As described above, according to the third embodiment, since the mirror unit 2 and the mirror unit 3 can be maintained in parallel, there is no change in optical mode, and a gas laser oscillation device with extremely high output stability can be provided. can get.

[0021]

As described above, according to the present invention, it is possible to obtain a gas laser oscillating device having no change in optical mode and having extremely high output stability, and exhibits an excellent effect for stable processing.

[Brief description of the drawings]

FIG. 1 is a configuration diagram of a laser oscillator according to a first embodiment of the present invention.

FIG. 2 is a configuration diagram of a laser oscillator according to a second embodiment of the present invention.

FIG. 3 is a configuration diagram of a laser oscillator according to a third embodiment of the present invention.

FIG. 4 is a schematic diagram of a conventional axial-flow laser oscillator.

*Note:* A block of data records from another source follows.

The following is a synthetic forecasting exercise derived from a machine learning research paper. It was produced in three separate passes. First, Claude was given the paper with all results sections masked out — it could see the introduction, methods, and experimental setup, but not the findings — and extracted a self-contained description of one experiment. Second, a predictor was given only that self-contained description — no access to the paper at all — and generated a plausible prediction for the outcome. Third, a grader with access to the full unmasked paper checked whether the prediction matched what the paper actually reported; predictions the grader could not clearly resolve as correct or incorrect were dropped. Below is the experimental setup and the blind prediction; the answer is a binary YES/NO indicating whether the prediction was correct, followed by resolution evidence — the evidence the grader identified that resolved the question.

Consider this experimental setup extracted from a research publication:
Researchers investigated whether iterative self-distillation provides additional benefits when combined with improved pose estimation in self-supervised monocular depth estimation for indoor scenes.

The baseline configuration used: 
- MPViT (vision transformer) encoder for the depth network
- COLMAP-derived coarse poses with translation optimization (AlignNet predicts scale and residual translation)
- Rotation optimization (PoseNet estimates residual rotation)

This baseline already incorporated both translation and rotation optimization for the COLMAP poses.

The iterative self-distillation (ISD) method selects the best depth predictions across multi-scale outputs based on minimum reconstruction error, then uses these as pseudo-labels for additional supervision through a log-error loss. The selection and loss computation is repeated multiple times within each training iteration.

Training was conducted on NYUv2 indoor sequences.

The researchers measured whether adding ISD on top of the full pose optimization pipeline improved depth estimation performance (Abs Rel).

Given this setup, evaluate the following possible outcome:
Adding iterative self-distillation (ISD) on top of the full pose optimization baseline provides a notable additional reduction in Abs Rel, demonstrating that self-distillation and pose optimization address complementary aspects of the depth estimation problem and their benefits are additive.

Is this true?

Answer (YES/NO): NO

FIG. 5 is a schematic diagram of the optical bench.

[Explanation of symbols]

 DESCRIPTION OF SYMBOLS 1 Flange stand 2, 3 Mirror unit 4 Spacer 5 Oil chamber (cooling channel) 6 Heater 101 Discharge tube 110 Pipe 111 Flange

──────────────────────────────────────────────────続 き Continuation of front page (56) References JP-A-6-204587 (JP, A) JP-A-7-231129 (JP, A) JP-A-60-147184 (JP, A) JP-A 61-204 168976 (JP, A) JP-A-60-239075 (JP, A) JP-A-58-11268 (JP, U) (58) Fields investigated (Int. Cl. ⁷ , DB name) H01S 3 / 00-3 / 30

Claims (3)

(57) [Claims] 1. A gas laser oscillation device having an optical bench having at least a pair of mirrors, wherein a component of the optical bench has a pair of flanges and a pipe to which a mirror is attached, and a cooling channel of a cooling medium flowing through the pipe. To
Branches into multiple parts and the flange has a surface opposite to the surface that contacts the pipe.
One cooling channel flowing the cooling medium to the surface provided with the cooling flow
A gas laser oscillating device characterized in that a path is disposed so as to sandwich a flange between the pipe and the pipe . 2. A gas laser oscillating device having an optical bench having at least a pair of mirrors, wherein the components of the optical bench have a pair of flanges and a pipe to which a mirror is attached, and an oil temperature or a flange flowing through the pipe.
The heater that controls based on the temperature of the
Gas laser oscillation device provided on the surface opposite to the surface in contact with the pump. 3. A cooling channel for a cooling medium flowing through the pipe.
Is divided into at least two parts.
The gas laser oscillation device according to claim 1 or 2, further comprising a cooling flow channel for flowing the gas.